## Testo proposto
##########
Attualmente ricoverato nel reparto penitenziario dell’Ospedale San Paolo di Milano, Alfredo Cospito risulta essere detenuto nel carcere di Opera dal 2012 in esecuzione di una condanna definitiva di oltre 12 anni per i reati, fra l’altro, di attentato per finalità terroristiche o di eversione; inoltre, egli risulta essere ristretto in regime di custodia cautelare in carcere per altri reati, fra cui un attentato per finalità di terrorismo e tentata strage in concorso con altre persone.

Dal maggio 2022, Cospito è sottoposto al regime trattamentale previsto dall’art. 41 bis.

Il “caso Cospito” ha di recente riacceso i riflettori sul regime penitenziario dell’art. 41 bis, complice anche l’arresto del boss di Cosa Nostra, Matteo Messina Denaro, sottoposto anch’egli al regime cosiddetto del “carcere duro”.

Agli inizi di febbraio 2023, il clamore mediatico attorno a questo tema ha accresciuto le tensioni sociali, sfociate in violente proteste di piazza, sia a Roma che in altre città.
##########
## Breve esercizio
Trascriva parola per parola il passo del testo sul caso Cospito che inizia con "Dal maggio 2022, Cospito" e termina con "in altre città.". Le righe del dataset non sono necessarie.

## Contenuto del dataset
##########
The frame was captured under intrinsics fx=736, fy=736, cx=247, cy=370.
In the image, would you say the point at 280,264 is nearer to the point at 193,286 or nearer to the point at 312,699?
##########
## Soluzione proposta
Dal maggio 2022, Cospito è sottoposto al regime trattamentale previsto dall’art. 41 bis.

Il “caso Cospito” ha di recente riacceso i riflettori sul regime penitenziario dell’art. 41 bis, complice anche l’arresto del boss di Cosa Nostra, Matteo Messina Denaro, sottoposto anch’egli al regime cosiddetto del “carcere duro”.

Agli inizi di febbraio 2023, il clamore mediatico attorno a questo tema ha accresciuto le tensioni sociali, sfociate in violente proteste di piazza, sia a Roma che in altre città.